:: Actions to take ::
a. In the guide on adding a dataset, duplicate everything from "2. Remote dataset" down to "(minio, aws, etc.)".
b. List each distinct key name used in the YAML configuration example of the guide on adding a dataset.

======== Text segment

Adding and referencing new dataset

This page should help the administrator to add a new dataset on the Lomas platform.

Dataset

For this tuto, we’ll take as example a fake dataset called fake.csv that the administrator wants to add on the platform. Three choices are possible :

1. Local dataset For testing purpose, one can choose to add its dataset directly in the folder server/data.

2. Remote dataset (HTTP) If the dataset is stored externally and can be directly downloaded online.

3. Remote dataset (S3) If the dataset is stored externally on a s3 instance (minio, aws, etc.)

Once the type of dataset is figured out, one can modify the file dataset_collection.yaml in the folder server/data/collections.

Example with our fake dataset, the administrator needs to add this information (local example).

datasets:
 - dataset_name: "FAKE"
   database_type: "PATH_DB"
   dataset_path: "../data/datasets/fake.csv"
   metadata:
     database_type: "PATH_DB"
     metadata_path: "../data/collections/metadata/fake.yaml"

dataset_name: Name of the given dataset
database_type: “S3_DB” if dataset stored on a S3 bucket, otherwise “PATH_DB”

================
======== Information provided

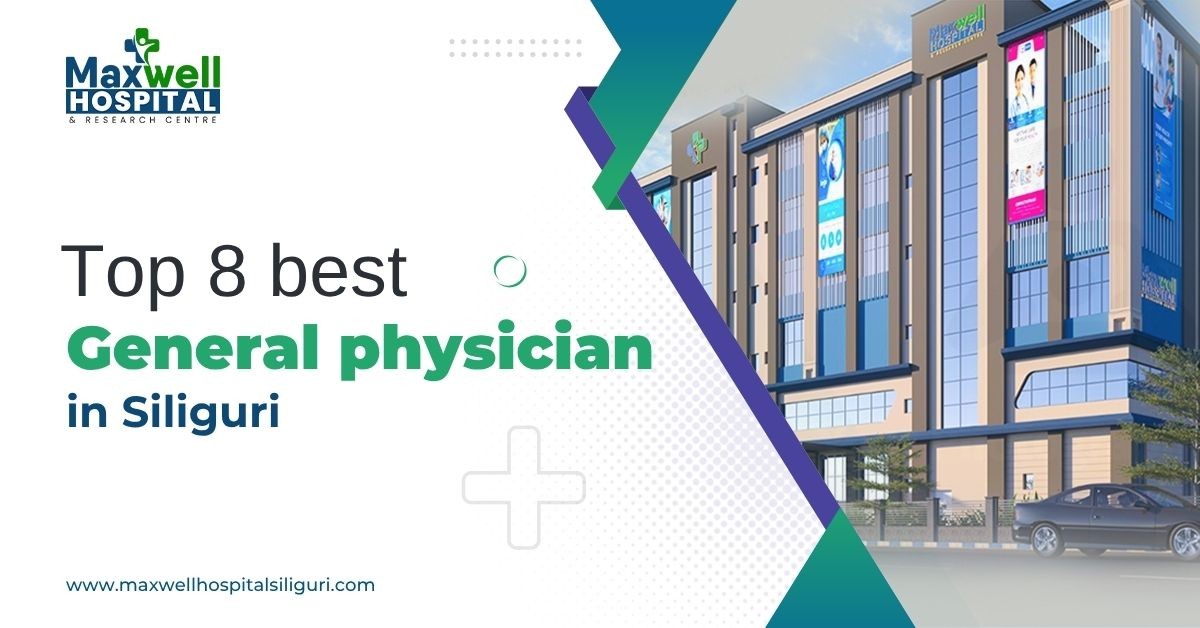 Top 8 best general physician in Siliguri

================

:: Expected results ::
a.
2. Remote dataset (HTTP) If the dataset is stored externally and can be directly downloaded online.

3. Remote dataset (S3) If the dataset is stored externally on a s3 instance (minio, aws, etc.)

b.
- datasets
- dataset_name
- database_type
- dataset_path
- metadata
- metadata_path